People come to Villa de Merlo to breathe. Tucked against the western flank of the Sierra de los Comechingones, this small city in San Luis Province trades on something most places take for granted: its air. Locals proudly call it the third-best microclimate in the world, behind only spots in California and Switzerland - a claim rooted in the high concentration of negatively charged ions in the atmosphere, said to soothe the lungs and lift the mood. Whether or not the ranking holds up, the effect is real enough. The weather stays mild and dry, the wind keeps still, and clear streams run down out of the hills.
On the edge of town stands a carob tree so old it predates the Spanish entirely. The Algarrobo Abuelo - the "grandfather carob" - is reckoned to be roughly a thousand years old, its trunk thick and gnarled, five massive branches sprawling outward until some of them rest on the ground. It belongs to the species Prosopis chilensis and has been declared a provincial historic monument. For generations it was known as the Algarrobo de los Aguero, after the family that settled in its shade more than two centuries ago. To stand beneath it is to feel the long arc of the valley's history - a living thing that was already ancient when the town's founders arrived.
Merlo wears its past in two layers. The colonial heart, La Villa Colonial, grew up at Piedra Blanca at the close of the eighteenth century, and at its center stands the chapel of Nuestra Senora del Rosario - Our Lady of the Rosary - one of the oldest buildings in all of Argentina and a national monument. The formal founding came on New Year's Day, 1797, when townsfolk gathered before that very chapel. The settlement was first christened Villa de Melo, in honour of the Portuguese official Pedro Melo; over time the name softened into Merlo. Around this old core spread La Villa Veraniega, the summertime town, with the hotels and infrastructure built to welcome the visitors who keep arriving.

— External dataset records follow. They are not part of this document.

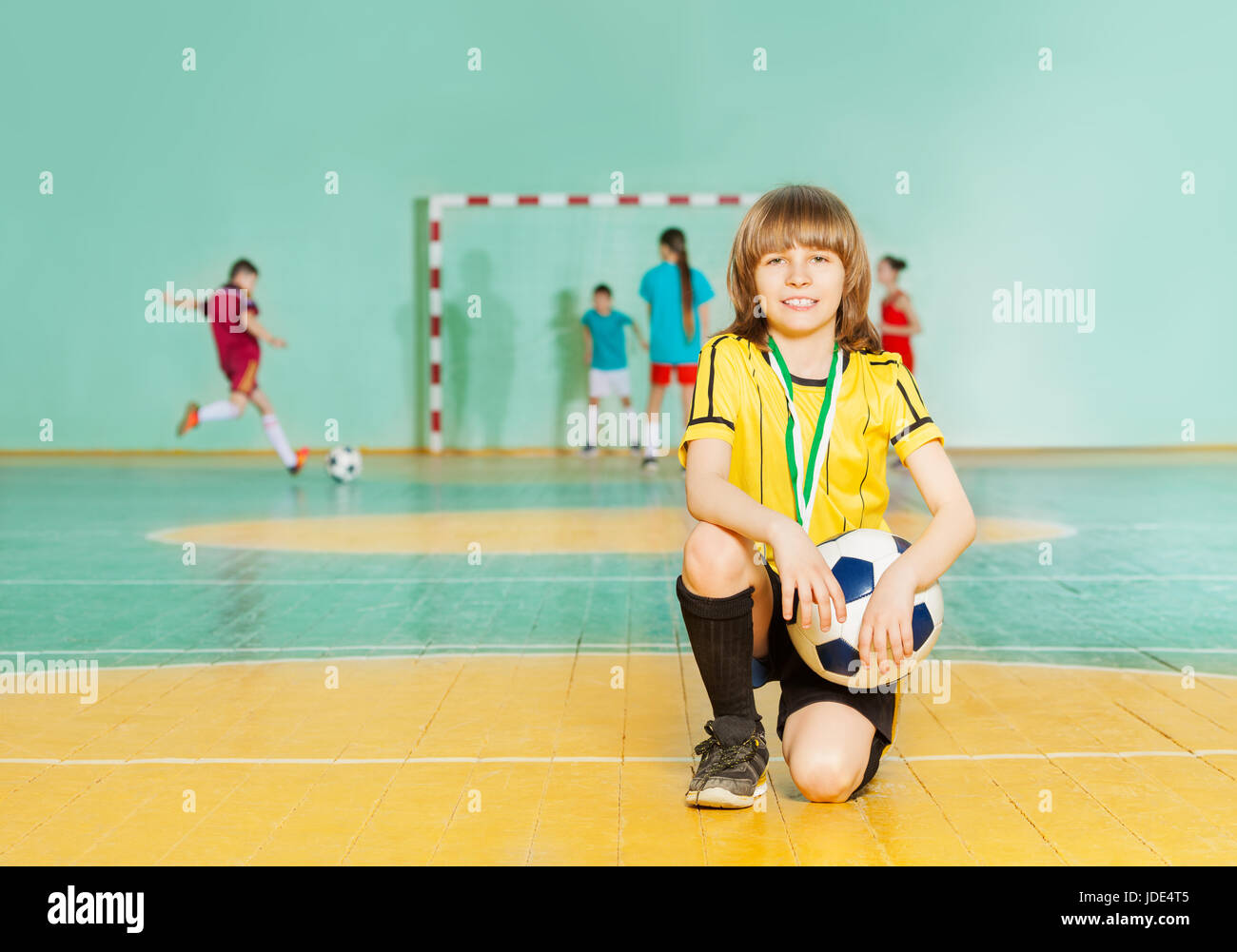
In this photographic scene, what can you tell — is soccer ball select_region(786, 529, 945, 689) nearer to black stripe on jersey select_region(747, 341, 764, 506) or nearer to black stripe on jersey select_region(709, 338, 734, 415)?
black stripe on jersey select_region(747, 341, 764, 506)

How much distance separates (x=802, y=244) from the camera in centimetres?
276

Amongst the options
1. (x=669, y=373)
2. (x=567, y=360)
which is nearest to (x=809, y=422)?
(x=669, y=373)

The land around Merlo invites motion. The Conlara valley opens below the town, and lookouts like the Penon del Colorado near Pasos Malos take in its full sweep. At the Rincon del Este resort, El Rincon stream carves swimming holes worth seeking out on a hot afternoon. The thermals rising off the sierras make this a favoured spot for paragliders, who launch from the slopes and ride the air the condors use. Pumas still move through the high country, and condors ride the updrafts overhead. The town's calendar fills with festivals - among them the Fiesta Nacional del Valle del Sol, the National Festival of the Valley of the Sun, and, fittingly, a Fiesta Nacional del Microclima devoted to the very air that made the place famous.

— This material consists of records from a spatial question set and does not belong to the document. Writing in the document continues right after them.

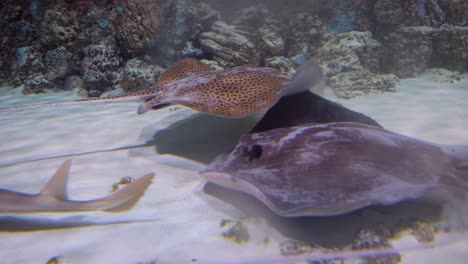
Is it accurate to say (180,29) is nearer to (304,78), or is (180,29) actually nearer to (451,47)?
(304,78)

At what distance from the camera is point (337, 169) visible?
226cm

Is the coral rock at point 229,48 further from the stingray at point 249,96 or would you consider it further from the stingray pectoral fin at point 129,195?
the stingray pectoral fin at point 129,195

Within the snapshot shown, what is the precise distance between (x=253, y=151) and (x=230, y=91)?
4.81ft

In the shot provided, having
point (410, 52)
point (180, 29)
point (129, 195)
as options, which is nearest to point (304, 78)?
point (129, 195)

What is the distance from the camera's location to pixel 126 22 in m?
8.27

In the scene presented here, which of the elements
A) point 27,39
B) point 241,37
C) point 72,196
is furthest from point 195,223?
point 27,39

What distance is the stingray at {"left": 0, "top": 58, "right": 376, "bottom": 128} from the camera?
339 centimetres

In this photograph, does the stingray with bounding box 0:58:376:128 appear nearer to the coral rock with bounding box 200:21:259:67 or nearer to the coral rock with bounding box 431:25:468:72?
the coral rock with bounding box 200:21:259:67

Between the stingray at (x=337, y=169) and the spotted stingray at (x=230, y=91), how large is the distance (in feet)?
2.09

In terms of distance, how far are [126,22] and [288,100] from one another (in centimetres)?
646

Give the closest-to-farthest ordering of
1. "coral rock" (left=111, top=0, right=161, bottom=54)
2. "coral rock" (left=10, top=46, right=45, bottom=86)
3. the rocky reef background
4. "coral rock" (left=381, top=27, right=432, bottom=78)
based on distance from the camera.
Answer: the rocky reef background
"coral rock" (left=381, top=27, right=432, bottom=78)
"coral rock" (left=111, top=0, right=161, bottom=54)
"coral rock" (left=10, top=46, right=45, bottom=86)

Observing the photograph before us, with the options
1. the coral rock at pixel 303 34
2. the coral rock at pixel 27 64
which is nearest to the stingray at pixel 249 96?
the coral rock at pixel 303 34

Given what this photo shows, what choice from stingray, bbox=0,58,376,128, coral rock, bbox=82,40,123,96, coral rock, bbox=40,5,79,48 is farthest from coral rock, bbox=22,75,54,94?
stingray, bbox=0,58,376,128

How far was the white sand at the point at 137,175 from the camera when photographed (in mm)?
2225
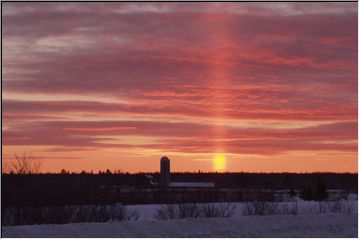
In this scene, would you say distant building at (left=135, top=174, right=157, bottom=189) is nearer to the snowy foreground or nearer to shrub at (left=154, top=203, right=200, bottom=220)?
shrub at (left=154, top=203, right=200, bottom=220)

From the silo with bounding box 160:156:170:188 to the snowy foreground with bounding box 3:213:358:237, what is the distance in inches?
1939

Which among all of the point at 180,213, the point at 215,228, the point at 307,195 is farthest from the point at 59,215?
the point at 307,195

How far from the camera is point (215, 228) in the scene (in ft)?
108

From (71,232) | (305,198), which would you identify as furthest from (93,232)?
(305,198)

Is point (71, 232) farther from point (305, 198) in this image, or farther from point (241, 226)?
point (305, 198)

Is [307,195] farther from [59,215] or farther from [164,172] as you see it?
[164,172]

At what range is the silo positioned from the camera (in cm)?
8762

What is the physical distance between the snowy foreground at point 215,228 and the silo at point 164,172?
4926 centimetres

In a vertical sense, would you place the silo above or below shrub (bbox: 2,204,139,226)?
above

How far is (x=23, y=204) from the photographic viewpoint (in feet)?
129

Merlo is well loved by Argentines and still largely unknown abroad, though a small community of American, German, and British expats has quietly put down roots here, drawn by the climate and the slow rhythm of the place. The 2010 census counted about 17,000 residents across the town and its outlying villages - Piedra Blanca, Barranca Colorada, El Rincón, and El Rincón del Este. Set 796 metres above sea level, Merlo sits within a day's drive of much of central Argentina: some 250 kilometres from Córdoba, around 750 from Buenos Aires by the main highways, and a comparable distance from Mendoza, San Juan, and La Rioja. The Valle del Conlara Airport, opened at the end of 2001, brings it closer yet. For all its growing infrastructure, Merlo keeps the feel of a place people retreat to rather than rush through - and the locals have a name for themselves that fits the easy pace. A person from Merlo is a Merlino.

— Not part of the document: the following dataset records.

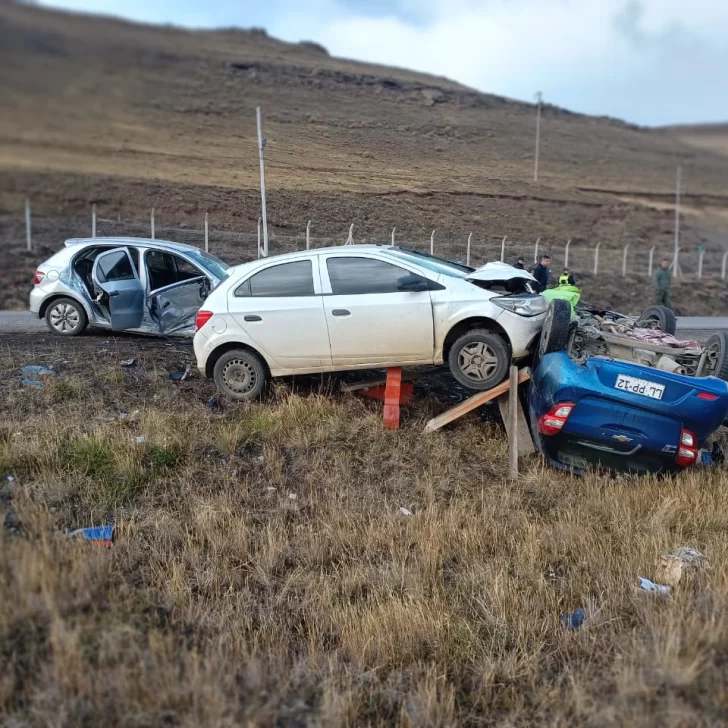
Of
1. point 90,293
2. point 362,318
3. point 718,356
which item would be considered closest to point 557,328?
point 718,356

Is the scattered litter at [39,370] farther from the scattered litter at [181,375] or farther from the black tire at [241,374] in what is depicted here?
the black tire at [241,374]

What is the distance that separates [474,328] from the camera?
6535 mm

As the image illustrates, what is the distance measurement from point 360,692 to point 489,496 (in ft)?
8.93

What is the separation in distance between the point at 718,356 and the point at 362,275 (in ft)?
11.6

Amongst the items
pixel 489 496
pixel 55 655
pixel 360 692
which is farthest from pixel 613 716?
pixel 489 496

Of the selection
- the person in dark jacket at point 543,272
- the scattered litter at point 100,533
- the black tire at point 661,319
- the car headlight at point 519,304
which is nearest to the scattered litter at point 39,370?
the scattered litter at point 100,533

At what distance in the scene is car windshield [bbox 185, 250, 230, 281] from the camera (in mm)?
9328

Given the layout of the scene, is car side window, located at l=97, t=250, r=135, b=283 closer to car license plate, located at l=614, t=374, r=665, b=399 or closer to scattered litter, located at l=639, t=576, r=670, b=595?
car license plate, located at l=614, t=374, r=665, b=399

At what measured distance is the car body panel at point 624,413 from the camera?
5160 millimetres

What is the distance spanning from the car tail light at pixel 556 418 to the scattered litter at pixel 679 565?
1.39 m

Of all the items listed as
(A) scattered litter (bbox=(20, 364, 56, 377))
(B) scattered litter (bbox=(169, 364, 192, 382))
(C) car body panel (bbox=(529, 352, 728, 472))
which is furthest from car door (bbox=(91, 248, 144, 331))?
(C) car body panel (bbox=(529, 352, 728, 472))

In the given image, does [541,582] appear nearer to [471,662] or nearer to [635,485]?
[471,662]

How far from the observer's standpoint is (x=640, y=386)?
17.3ft

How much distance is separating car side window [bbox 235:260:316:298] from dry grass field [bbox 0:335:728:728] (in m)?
1.15
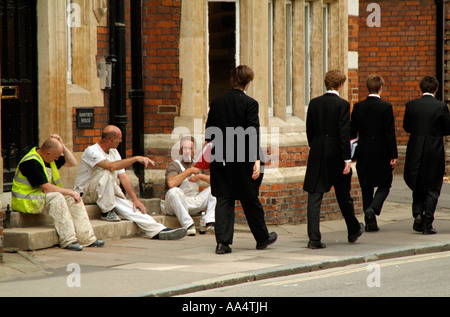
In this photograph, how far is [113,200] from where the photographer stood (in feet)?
35.9

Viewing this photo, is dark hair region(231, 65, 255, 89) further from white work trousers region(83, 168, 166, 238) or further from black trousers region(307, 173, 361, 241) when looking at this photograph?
white work trousers region(83, 168, 166, 238)

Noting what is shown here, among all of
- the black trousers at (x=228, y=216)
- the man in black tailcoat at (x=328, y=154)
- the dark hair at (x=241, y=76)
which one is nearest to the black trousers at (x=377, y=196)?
the man in black tailcoat at (x=328, y=154)

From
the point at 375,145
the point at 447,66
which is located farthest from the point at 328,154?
the point at 447,66

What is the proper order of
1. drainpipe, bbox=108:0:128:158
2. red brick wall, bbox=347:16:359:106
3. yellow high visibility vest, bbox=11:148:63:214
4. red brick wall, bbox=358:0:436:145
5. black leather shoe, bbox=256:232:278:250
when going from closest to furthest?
yellow high visibility vest, bbox=11:148:63:214
black leather shoe, bbox=256:232:278:250
drainpipe, bbox=108:0:128:158
red brick wall, bbox=347:16:359:106
red brick wall, bbox=358:0:436:145

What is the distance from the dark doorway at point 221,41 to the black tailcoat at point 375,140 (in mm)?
2015

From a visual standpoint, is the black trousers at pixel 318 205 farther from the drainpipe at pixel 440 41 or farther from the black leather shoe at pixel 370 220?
the drainpipe at pixel 440 41

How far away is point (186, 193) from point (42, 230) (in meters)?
2.38

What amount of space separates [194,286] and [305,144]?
5546 millimetres

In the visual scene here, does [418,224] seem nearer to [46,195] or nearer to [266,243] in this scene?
[266,243]

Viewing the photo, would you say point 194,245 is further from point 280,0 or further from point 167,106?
point 280,0

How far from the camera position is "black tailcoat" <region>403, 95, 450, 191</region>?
11367 millimetres

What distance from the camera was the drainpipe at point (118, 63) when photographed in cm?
1177

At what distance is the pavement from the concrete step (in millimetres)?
119

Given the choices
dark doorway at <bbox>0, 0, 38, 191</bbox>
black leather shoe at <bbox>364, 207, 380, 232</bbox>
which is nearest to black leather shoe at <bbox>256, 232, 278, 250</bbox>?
black leather shoe at <bbox>364, 207, 380, 232</bbox>
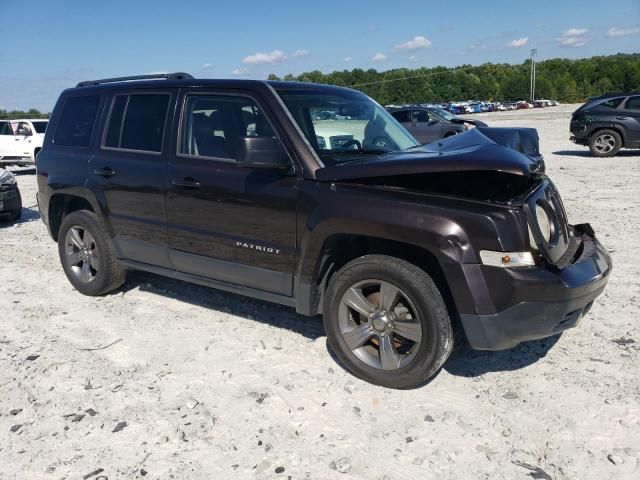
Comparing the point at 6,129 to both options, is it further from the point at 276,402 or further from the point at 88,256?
the point at 276,402

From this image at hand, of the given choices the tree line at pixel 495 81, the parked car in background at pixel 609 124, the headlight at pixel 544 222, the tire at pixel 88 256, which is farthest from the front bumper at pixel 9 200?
the tree line at pixel 495 81

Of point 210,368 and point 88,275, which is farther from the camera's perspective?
point 88,275

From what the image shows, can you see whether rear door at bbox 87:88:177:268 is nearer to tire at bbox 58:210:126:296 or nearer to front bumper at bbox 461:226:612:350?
tire at bbox 58:210:126:296

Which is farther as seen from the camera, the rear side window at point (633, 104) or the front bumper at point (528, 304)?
the rear side window at point (633, 104)

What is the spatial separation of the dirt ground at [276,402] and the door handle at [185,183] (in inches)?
46.8

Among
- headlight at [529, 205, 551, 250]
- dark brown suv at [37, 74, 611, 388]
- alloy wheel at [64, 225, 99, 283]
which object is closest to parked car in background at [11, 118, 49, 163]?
alloy wheel at [64, 225, 99, 283]

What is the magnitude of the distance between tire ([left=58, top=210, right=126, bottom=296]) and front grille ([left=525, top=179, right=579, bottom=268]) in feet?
12.0

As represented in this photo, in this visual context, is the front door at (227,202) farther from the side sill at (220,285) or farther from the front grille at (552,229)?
the front grille at (552,229)

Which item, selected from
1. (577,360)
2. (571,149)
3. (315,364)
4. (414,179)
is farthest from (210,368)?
(571,149)

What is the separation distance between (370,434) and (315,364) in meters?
0.88

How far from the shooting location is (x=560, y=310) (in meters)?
3.04

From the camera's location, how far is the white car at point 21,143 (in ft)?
57.1

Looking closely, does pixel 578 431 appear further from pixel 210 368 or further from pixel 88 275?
pixel 88 275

Villa de Merlo lies at 32.34 degrees south, 65.01 degrees west, on the western slope of the Sierra de los Comechingones in northeastern San Luis Province, at about 796 metres elevation. From the air, look for the town pressed against the foot of the long north-south Comechingones ridge, with the broad Conlara valley spreading to the west. The nearest airport is Valle del Conlara (ICAO: SAOS, near Santa Rosa del Conlara), about 16-18 km from town. San Luis city's Brigadier Mayor Cesar Raul Ojeda Airport (ICAO: SAOU) lies to the southwest, and Córdoba's Taravella International (ICAO: SACO) to the northeast. Recommended viewing altitude is 6,500-9,500 feet AGL. The mountain wall to the east generates strong afternoon thermals - excellent for soaring, and the reason paragliders favour these slopes - so expect lift and some turbulence near the ridgeline on warm days.